** Requirement **
Copy out the records word for word, starting at the line containing "How distant are" and continuing up to and including the final line of the records.

** Record set **
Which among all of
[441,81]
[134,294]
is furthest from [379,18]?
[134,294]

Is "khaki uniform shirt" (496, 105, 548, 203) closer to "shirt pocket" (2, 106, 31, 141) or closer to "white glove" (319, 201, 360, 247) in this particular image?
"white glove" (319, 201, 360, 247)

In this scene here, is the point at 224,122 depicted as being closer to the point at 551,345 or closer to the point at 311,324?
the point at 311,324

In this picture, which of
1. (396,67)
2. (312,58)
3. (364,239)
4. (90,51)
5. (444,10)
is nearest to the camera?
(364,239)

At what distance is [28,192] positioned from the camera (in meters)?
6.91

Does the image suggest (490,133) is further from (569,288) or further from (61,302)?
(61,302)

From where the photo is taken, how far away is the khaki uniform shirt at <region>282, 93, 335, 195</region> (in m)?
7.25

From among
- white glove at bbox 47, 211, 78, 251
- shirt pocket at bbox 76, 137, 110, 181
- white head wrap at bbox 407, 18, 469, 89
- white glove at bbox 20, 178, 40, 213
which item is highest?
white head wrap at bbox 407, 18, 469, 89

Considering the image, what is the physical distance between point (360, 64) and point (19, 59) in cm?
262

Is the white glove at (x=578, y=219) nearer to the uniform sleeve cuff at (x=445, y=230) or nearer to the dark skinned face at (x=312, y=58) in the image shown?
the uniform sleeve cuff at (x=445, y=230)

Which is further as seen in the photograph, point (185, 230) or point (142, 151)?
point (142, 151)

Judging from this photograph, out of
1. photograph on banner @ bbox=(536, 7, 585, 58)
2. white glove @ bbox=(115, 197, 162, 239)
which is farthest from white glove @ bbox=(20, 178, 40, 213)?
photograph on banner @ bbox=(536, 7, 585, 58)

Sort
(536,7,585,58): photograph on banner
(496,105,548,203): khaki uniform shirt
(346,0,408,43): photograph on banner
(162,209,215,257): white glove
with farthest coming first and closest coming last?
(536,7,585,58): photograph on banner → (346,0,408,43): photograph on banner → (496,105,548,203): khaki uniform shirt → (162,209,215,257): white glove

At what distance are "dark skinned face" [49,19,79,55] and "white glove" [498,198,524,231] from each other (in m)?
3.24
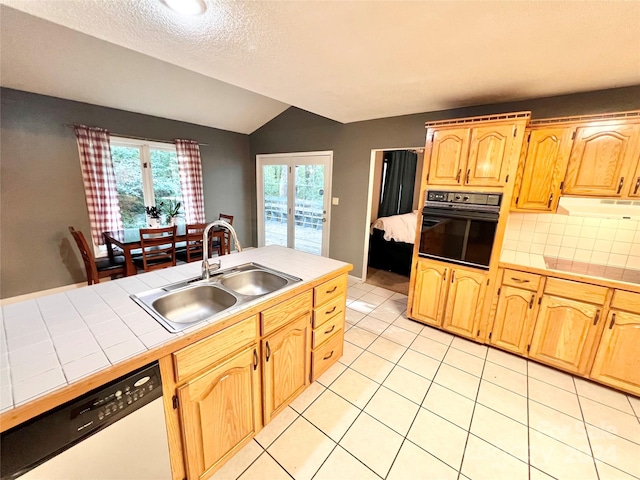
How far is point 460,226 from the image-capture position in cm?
232

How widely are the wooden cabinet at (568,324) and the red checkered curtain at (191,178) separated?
14.8 feet

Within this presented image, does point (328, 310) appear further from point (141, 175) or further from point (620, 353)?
point (141, 175)

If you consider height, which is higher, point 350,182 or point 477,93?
point 477,93

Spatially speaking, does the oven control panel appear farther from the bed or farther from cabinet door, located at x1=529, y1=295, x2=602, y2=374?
the bed

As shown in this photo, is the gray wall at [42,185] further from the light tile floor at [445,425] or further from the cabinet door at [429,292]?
the cabinet door at [429,292]

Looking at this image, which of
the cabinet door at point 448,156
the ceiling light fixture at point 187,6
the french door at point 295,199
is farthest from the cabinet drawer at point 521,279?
the ceiling light fixture at point 187,6

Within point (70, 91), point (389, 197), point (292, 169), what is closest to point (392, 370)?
point (292, 169)

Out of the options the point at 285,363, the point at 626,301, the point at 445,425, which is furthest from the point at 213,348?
the point at 626,301

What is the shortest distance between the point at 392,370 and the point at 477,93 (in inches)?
99.8

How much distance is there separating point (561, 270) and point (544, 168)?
838 millimetres

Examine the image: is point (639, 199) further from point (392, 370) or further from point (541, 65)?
point (392, 370)

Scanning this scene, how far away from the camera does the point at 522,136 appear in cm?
202

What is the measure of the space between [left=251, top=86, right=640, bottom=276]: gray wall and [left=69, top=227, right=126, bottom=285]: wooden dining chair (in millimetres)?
2803

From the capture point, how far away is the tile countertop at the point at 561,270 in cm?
181
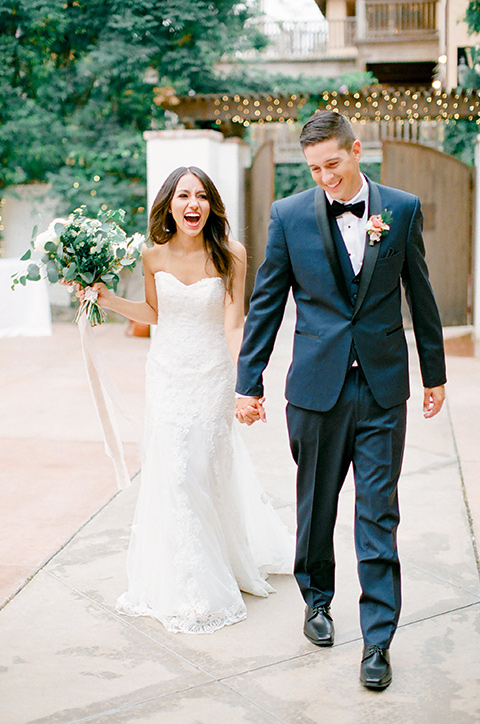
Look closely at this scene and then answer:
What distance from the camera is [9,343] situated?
37.1ft

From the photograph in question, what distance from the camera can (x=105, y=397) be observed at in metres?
4.07

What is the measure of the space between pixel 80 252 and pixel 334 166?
1239 mm

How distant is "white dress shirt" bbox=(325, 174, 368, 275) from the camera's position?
9.80 feet

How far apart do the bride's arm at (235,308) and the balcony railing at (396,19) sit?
2425cm

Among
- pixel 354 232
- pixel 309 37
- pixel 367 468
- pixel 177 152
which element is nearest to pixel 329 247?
pixel 354 232

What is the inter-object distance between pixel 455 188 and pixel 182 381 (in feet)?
30.3

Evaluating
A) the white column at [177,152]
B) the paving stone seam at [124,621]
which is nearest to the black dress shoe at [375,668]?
the paving stone seam at [124,621]

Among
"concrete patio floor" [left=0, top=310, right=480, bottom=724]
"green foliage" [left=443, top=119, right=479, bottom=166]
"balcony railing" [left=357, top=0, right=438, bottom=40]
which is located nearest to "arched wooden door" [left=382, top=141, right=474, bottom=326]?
"green foliage" [left=443, top=119, right=479, bottom=166]

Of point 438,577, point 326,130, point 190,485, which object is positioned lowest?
point 438,577

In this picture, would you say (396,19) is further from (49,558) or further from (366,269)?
(366,269)

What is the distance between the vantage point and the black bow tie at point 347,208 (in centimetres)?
297

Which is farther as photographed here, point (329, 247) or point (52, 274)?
point (52, 274)

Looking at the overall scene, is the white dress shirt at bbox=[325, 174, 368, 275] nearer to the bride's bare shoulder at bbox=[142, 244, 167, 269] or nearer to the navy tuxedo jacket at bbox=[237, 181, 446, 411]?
the navy tuxedo jacket at bbox=[237, 181, 446, 411]

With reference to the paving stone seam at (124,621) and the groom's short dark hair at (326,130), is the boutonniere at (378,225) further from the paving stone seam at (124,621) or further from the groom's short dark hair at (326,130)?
the paving stone seam at (124,621)
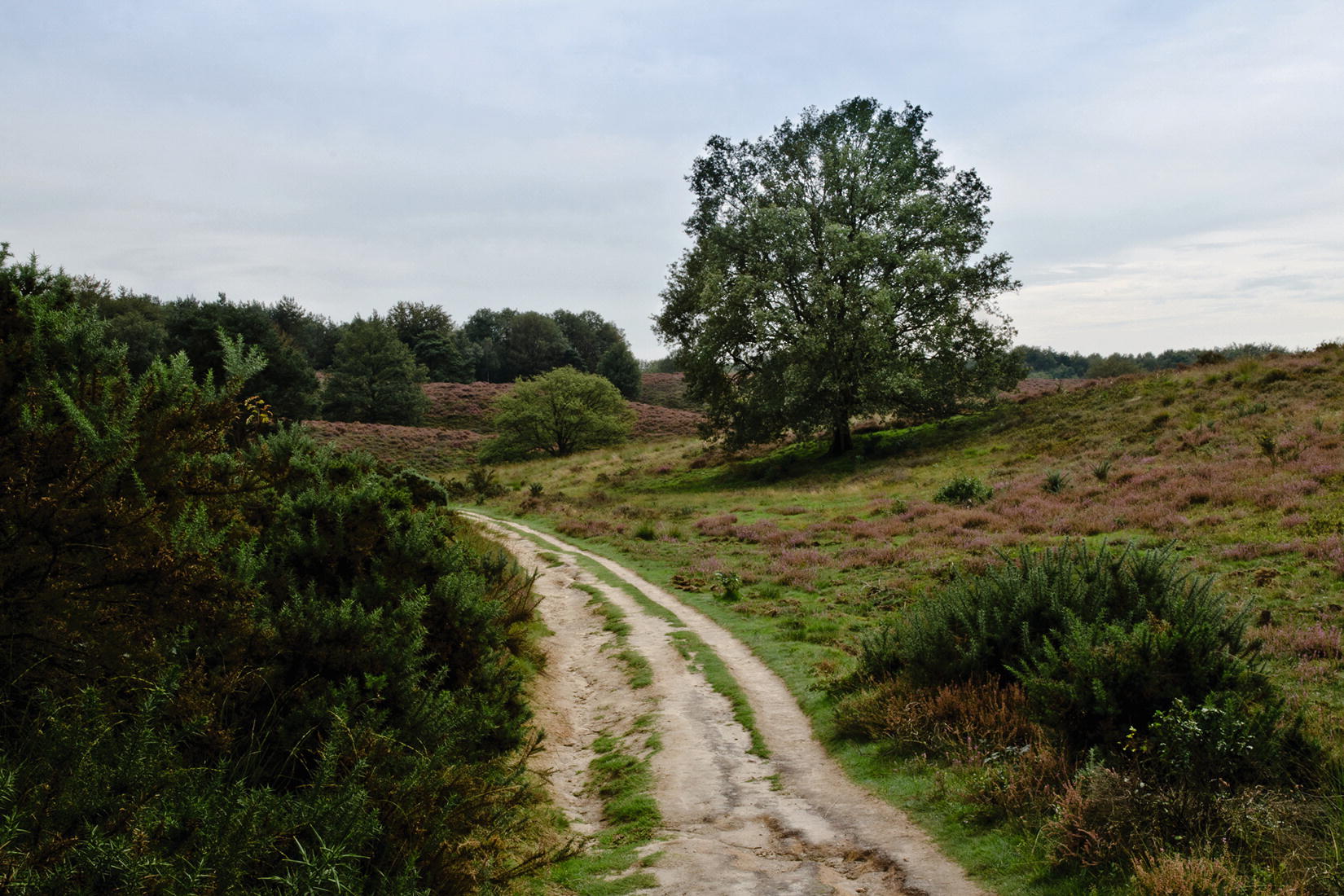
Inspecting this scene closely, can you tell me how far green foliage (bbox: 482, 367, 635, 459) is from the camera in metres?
55.4

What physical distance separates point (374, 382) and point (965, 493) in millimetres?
59976

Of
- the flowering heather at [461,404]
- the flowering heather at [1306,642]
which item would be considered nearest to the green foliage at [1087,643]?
the flowering heather at [1306,642]

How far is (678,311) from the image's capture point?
40.2 m

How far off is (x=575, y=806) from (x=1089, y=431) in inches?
1144

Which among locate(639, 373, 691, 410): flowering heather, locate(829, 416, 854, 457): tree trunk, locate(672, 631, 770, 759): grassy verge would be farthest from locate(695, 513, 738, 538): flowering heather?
locate(639, 373, 691, 410): flowering heather

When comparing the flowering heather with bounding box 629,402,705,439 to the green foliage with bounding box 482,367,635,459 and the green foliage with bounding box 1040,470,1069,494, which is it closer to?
the green foliage with bounding box 482,367,635,459

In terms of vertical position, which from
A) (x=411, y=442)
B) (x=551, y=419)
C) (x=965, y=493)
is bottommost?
(x=965, y=493)

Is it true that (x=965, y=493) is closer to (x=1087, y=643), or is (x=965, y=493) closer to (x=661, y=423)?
(x=1087, y=643)

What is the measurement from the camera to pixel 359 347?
7281cm

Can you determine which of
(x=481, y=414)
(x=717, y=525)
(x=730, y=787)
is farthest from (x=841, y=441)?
(x=481, y=414)

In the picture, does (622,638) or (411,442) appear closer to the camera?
(622,638)

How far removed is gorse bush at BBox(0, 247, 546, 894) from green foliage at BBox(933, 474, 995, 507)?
1914cm

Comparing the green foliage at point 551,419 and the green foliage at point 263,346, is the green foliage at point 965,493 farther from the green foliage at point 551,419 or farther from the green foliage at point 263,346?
the green foliage at point 263,346

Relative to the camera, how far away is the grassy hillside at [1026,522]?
6.93 metres
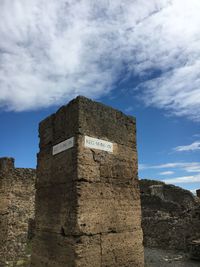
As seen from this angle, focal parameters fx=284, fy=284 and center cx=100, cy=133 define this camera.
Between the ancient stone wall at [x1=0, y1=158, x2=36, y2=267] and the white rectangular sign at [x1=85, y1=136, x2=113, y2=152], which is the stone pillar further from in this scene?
the ancient stone wall at [x1=0, y1=158, x2=36, y2=267]

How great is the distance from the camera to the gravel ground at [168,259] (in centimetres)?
995

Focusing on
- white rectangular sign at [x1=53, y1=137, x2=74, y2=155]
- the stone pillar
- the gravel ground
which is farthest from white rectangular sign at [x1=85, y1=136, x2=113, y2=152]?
the gravel ground

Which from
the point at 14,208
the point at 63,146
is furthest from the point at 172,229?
the point at 63,146

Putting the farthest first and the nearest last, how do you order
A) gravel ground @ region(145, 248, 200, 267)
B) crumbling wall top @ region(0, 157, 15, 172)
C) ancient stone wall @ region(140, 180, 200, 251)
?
ancient stone wall @ region(140, 180, 200, 251), crumbling wall top @ region(0, 157, 15, 172), gravel ground @ region(145, 248, 200, 267)

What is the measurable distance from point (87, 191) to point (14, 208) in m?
8.68

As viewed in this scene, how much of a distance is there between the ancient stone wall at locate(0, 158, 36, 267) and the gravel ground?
5013 millimetres

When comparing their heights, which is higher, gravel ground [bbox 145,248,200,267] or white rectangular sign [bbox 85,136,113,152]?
white rectangular sign [bbox 85,136,113,152]

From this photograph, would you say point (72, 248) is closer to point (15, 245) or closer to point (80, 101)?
point (80, 101)

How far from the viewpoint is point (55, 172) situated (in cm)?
527

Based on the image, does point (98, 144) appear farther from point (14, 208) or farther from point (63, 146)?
point (14, 208)

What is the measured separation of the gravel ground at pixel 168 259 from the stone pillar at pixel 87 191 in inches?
207

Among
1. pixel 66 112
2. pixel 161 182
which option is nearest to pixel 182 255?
pixel 66 112

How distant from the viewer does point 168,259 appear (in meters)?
10.9

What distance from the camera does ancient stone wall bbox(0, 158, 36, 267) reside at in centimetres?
1042
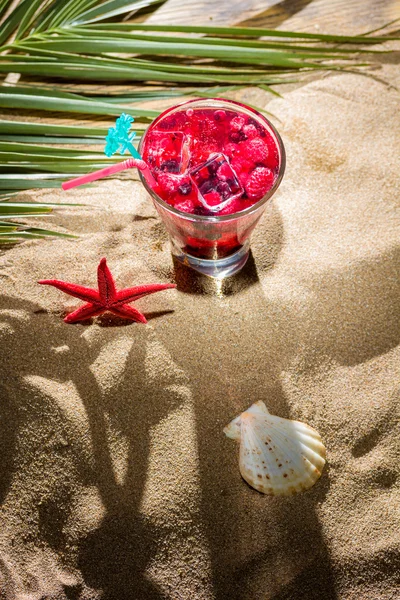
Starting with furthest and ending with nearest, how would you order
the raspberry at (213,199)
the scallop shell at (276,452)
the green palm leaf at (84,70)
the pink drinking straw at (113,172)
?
the green palm leaf at (84,70) → the scallop shell at (276,452) → the raspberry at (213,199) → the pink drinking straw at (113,172)

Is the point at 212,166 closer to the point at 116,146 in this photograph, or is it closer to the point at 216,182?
the point at 216,182

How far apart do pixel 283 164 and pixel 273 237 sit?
1.40 feet

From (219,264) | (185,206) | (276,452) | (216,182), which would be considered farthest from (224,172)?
(276,452)

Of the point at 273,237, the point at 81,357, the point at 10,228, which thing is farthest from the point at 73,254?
the point at 273,237

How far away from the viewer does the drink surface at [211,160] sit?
128 centimetres

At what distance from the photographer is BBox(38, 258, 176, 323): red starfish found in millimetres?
1430

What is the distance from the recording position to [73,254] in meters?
1.67

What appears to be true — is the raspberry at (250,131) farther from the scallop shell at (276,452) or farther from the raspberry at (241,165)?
the scallop shell at (276,452)

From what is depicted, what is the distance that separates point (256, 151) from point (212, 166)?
0.13 meters

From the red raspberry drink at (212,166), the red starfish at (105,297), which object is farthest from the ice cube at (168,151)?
the red starfish at (105,297)

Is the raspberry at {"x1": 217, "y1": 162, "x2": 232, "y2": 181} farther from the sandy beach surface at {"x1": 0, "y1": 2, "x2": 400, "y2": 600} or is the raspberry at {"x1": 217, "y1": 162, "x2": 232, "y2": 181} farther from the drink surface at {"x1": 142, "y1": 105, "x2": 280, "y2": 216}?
the sandy beach surface at {"x1": 0, "y1": 2, "x2": 400, "y2": 600}

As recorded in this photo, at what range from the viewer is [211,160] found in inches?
51.0

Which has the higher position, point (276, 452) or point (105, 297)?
point (105, 297)

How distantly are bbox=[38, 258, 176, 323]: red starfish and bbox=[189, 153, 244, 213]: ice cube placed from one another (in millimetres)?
339
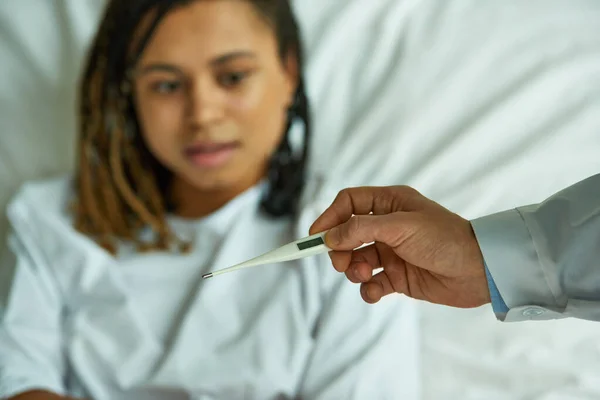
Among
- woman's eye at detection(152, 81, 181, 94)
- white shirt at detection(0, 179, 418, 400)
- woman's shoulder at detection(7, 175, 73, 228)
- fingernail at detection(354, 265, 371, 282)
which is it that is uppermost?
woman's eye at detection(152, 81, 181, 94)

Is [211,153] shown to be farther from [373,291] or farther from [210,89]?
[373,291]

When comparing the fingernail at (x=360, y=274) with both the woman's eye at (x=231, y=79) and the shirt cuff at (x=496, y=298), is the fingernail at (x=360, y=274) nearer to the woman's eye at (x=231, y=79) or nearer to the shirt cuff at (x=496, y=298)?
the shirt cuff at (x=496, y=298)

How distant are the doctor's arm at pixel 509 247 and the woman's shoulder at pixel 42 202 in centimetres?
49

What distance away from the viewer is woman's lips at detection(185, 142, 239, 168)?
800 mm

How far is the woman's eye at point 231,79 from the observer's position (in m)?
0.79

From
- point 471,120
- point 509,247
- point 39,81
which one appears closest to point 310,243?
point 509,247

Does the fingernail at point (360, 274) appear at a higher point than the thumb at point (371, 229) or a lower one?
lower

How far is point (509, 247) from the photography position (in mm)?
529

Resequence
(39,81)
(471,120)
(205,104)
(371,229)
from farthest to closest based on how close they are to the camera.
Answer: (39,81), (471,120), (205,104), (371,229)

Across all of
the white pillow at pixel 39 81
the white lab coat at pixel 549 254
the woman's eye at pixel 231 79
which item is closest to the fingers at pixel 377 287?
the white lab coat at pixel 549 254

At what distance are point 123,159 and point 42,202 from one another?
0.13m

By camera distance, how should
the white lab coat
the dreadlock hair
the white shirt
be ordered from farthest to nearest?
the dreadlock hair, the white shirt, the white lab coat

** Expected answer **
How distant are the doctor's arm at pixel 509 247 and the woman's shoulder at pixel 42 202 in centimetres?
49

What distance away from the viewer is woman's lips at detection(185, 142, 239, 168)?
800 mm

How far is the woman's eye at point 231,79 from the observer's position (in m)?
0.79

From
- point 471,120
- point 509,247
- point 39,81
which one appears closest to point 310,243?
point 509,247

Does the fingernail at point (360, 274) appear at a higher point than the thumb at point (371, 229) or a lower one?
lower

How far is point (509, 247) from the photography position (in mm)?
529

Resequence
(39,81)
(471,120)
(205,104)
(371,229)
from farthest to closest based on how close they are to the camera.
Answer: (39,81), (471,120), (205,104), (371,229)

Across all of
the white pillow at pixel 39 81
the white lab coat at pixel 549 254
the woman's eye at pixel 231 79
which item is closest to the fingers at pixel 377 287?
the white lab coat at pixel 549 254

At what distance are point 123,159 and point 42,202 from one another?
0.13m

By camera distance, how should
the white lab coat
the dreadlock hair
the white shirt
be ordered from farthest to nearest?
the dreadlock hair, the white shirt, the white lab coat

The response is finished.